Font Size:

When I turn, I see Rabbani standing there, dragging a small carry-on suitcase and nothing else. That’s what youth allows you. A life without burden. You can just pack up and go anywhere.

‘She understands,’ I scold Rabbani.

‘Yeah, whatever,’ she brushes me away. ‘Give her to me. Come to bua, come to the best bua in the world!’

Gauravi shakes her head and clings to me. She mumbles to Rabbani, ‘Baba is the best, Baba is amazing.’

Rabbani rolls her eyes. ‘So, he’s doing that to you too.’

‘Three years is a good age to start the brainwashing,’ I tell Rabbani. ‘She has to know I’m the best she could have gotten. Which is also the truth.’

Rabbani nods and smiles. ‘I’m walking proof that it works. Dada is, indeed, the best.’

I still can’t get over how cute, how adorable my sister is. To think of her going around the world, unprotected, without me looking after her, fills my heart with dread. So what if she’s twenty-one? The sound of her age fills my mouth with ash. Iwould rather her be two. Rabbani takes Gauravi away from me anyway and nuzzles her nose into her stomach. Gauravi breaks into peals of laughter.

‘In a couple of years just this is not going to work,’ I warn Rabbani. ‘You got to spend time with her, make a relationship. This tickling business is too easy.’

Rabbani shrugs. ‘In a couple of years, she will be old enough to realize I’m the bua who brings the fanciest toys for her.’

‘Don’t show off,’ I kid her. ‘You haven’t even got your first salary yet.’

‘Hater,’ she says and then turns to Gauravi. ‘Your Baba is a hater. He’s just jealous that his twenty-one-year-old sister is going to earn twice as much as him.’

‘More than twice,’ I correct her, the new analyst at Deutsche Bank, recruited out of IIT Bombay this year, at a salary that made me question the legality of what she’s going to do there.

‘I was being respectful,’ quips Rabbani. ‘You’re going to be quite poor, Dada.’

‘If only we hadn’t spent so much on you,’ I respond. ‘Let go of some heavy compounding.’

She chuckles and then suddenly falls silent. ‘Dada?’

‘Yes?’

‘You going to be okay?’

‘I’m here, am I not?’

We check into the two-bedroom suite we have booked for ourselves.

Rabbani keeps Gauravi bouncing on her waist all through the lobby to our room. Gradually, everything seems to get a little heavier around me and slows me down. The air’s viscous with sadness. I drag my feet. But I know I have to do this.

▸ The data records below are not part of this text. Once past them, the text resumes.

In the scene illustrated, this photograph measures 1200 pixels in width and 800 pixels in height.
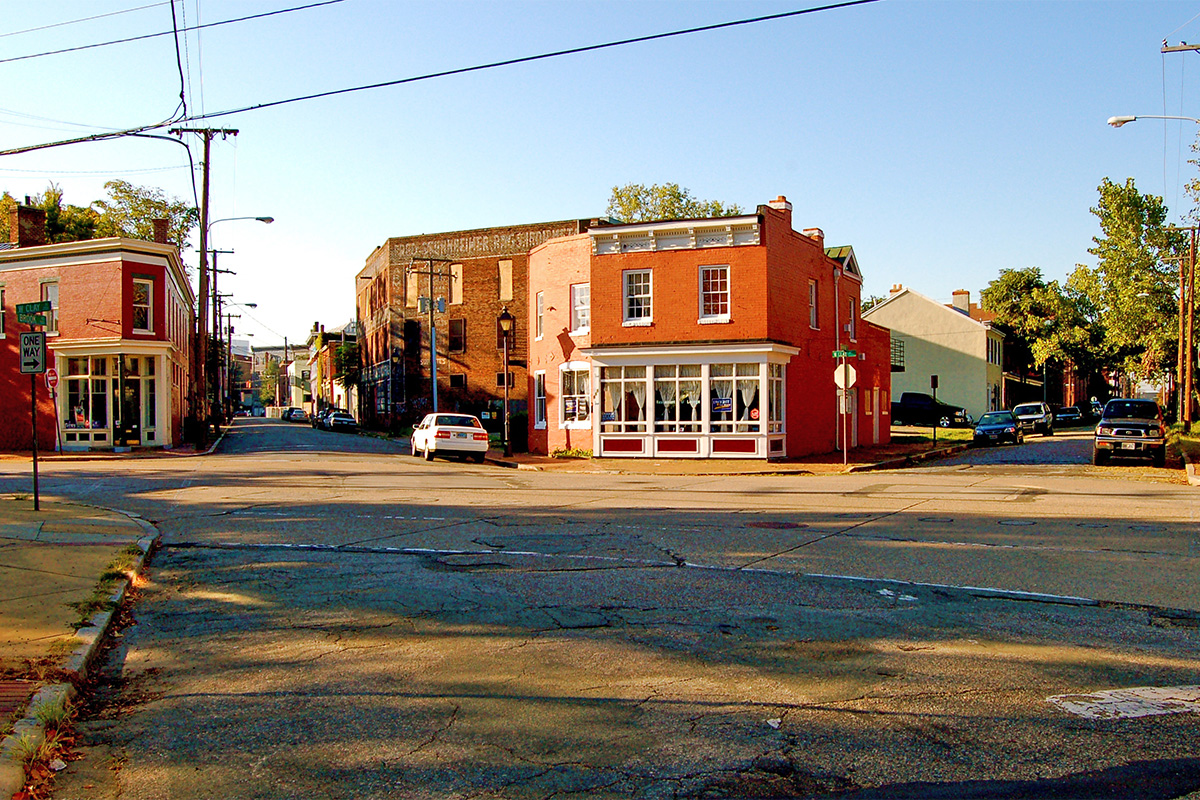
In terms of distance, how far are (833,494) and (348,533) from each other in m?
9.82

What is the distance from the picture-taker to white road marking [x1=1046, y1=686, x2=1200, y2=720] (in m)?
5.16

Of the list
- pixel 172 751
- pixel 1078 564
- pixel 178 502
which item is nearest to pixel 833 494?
pixel 1078 564

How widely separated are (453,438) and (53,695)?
25275mm

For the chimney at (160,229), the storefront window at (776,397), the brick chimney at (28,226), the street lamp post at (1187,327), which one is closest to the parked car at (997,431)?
the street lamp post at (1187,327)

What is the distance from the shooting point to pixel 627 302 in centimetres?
2950

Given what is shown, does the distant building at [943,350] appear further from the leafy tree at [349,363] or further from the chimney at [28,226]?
the chimney at [28,226]

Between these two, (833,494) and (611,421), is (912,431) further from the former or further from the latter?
(833,494)

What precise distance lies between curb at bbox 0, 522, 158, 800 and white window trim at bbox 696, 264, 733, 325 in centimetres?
2160

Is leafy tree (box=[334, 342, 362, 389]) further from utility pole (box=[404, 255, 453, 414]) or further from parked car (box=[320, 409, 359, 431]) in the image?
utility pole (box=[404, 255, 453, 414])

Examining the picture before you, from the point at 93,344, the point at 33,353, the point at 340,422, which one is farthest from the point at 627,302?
the point at 340,422

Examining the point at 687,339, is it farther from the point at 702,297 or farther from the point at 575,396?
the point at 575,396

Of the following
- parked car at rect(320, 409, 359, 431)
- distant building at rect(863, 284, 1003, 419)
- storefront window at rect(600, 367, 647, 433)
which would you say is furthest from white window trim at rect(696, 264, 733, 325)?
parked car at rect(320, 409, 359, 431)

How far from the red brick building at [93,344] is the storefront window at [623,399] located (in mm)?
18595

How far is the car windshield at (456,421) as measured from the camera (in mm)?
31062
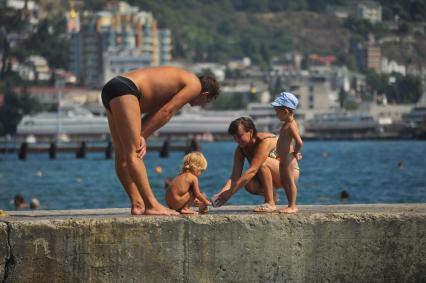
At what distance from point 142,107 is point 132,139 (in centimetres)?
35

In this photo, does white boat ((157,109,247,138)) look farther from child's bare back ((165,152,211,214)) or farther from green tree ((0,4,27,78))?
child's bare back ((165,152,211,214))

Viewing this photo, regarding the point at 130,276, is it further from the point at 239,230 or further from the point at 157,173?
the point at 157,173

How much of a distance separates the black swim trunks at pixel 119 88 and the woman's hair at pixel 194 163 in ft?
2.74

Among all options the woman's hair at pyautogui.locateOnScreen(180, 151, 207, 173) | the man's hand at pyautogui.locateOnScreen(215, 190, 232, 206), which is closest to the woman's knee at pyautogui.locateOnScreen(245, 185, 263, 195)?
the man's hand at pyautogui.locateOnScreen(215, 190, 232, 206)

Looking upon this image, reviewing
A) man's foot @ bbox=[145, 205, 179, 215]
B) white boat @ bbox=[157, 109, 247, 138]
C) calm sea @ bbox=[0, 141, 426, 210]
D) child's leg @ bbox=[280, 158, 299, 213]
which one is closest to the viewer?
man's foot @ bbox=[145, 205, 179, 215]

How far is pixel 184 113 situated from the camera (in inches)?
7805

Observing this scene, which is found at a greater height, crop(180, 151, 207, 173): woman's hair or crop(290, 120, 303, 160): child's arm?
crop(290, 120, 303, 160): child's arm

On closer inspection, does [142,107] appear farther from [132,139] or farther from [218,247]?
[218,247]

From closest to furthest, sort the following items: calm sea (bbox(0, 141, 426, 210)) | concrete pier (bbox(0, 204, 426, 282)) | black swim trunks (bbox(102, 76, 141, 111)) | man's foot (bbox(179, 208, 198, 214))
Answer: concrete pier (bbox(0, 204, 426, 282)), black swim trunks (bbox(102, 76, 141, 111)), man's foot (bbox(179, 208, 198, 214)), calm sea (bbox(0, 141, 426, 210))

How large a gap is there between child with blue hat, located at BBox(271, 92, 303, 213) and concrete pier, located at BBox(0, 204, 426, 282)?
638mm

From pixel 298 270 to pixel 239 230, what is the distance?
49cm

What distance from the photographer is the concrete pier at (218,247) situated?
1129cm

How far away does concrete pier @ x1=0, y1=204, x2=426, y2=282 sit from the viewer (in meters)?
11.3

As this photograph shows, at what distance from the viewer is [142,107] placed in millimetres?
12500
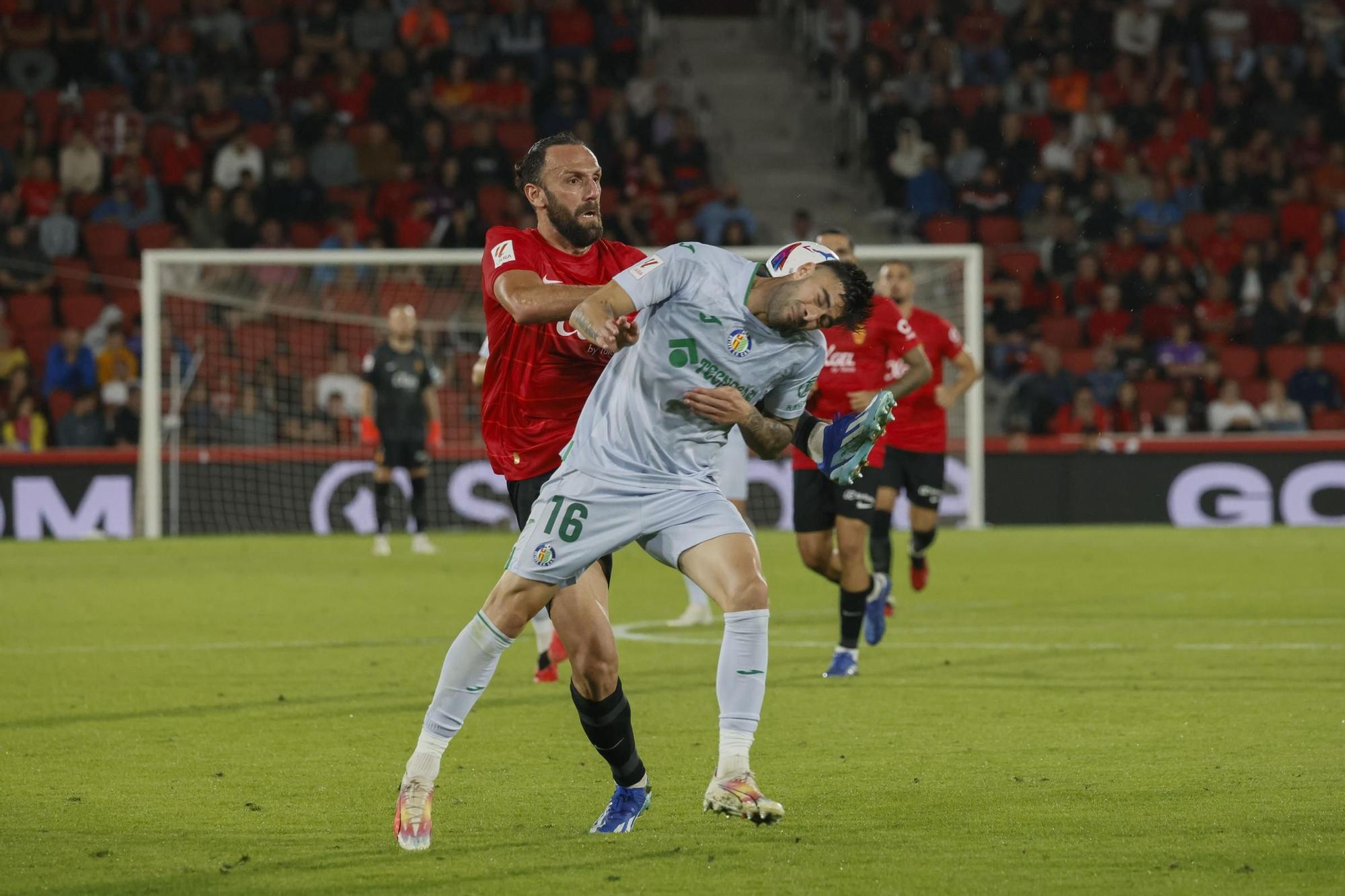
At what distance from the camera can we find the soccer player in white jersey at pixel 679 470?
5.67 meters

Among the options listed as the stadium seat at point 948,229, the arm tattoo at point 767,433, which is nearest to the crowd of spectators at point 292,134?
the stadium seat at point 948,229

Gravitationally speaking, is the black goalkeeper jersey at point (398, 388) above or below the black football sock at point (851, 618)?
above

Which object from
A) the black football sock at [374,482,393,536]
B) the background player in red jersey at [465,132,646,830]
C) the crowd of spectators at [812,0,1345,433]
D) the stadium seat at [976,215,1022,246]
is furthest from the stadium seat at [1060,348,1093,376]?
the background player in red jersey at [465,132,646,830]

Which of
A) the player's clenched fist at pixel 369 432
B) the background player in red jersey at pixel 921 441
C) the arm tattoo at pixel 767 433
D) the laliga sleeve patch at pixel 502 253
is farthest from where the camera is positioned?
the player's clenched fist at pixel 369 432

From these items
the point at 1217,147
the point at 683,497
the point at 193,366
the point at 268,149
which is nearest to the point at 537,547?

There’s no running away now.

As I start to unpack, the past starts to wrap its arms around me, threatening to suck me into its dark depths. My breaths become shallow and laboured. The hotel’s carpet might have changed, the colour of the walls is different, but it feels like the air’s still the same: soaked with memories, with the faint whispers of her voice and the joy I once had in my life. At once I realize that I might have underestimated its power and overestimated my strength to bear it. It feels like my heart’s in a vice and it’s getting crushed.

‘I will give you some time alone. We will see you at breakfast,’ Rabbani tells me.

‘Leave Gauravi, I will bring her. She—’

‘Get lost,’ says Rabbani. ‘She’s my child too.’

And before I can answer, Gauravi is running after Rabbani in the corridors, giggling and laughing.

And then, there’s silence.

Pin-drop silence.

There are only two ways of dealing with grief. A short-term solution: surround yourself with noise and busyness. A long-term solution: surround yourself with peace. I have always found the earlier option easier. After Mumma’s death, Gaurav’s... and...

I sit by the window and stare out. This room is where Aanchal must have stayed with Gaurav, with her parents all those years ago. When she was all of seventeen and won this in a lucky draw, when she met me, that wayward spoilt boy, whom she called her lucky charm, the one who checked her board results. Would she still call me lucky? Back in the day, this would have been two different rooms connected with a common door, but it’s a suite now. This view of the sea, the pool, is what they would have seen twenty years ago. It’s strange how some things change so drastically, while others remain stubbornly static. She told me multiple times the story of her awe at how the rich lived.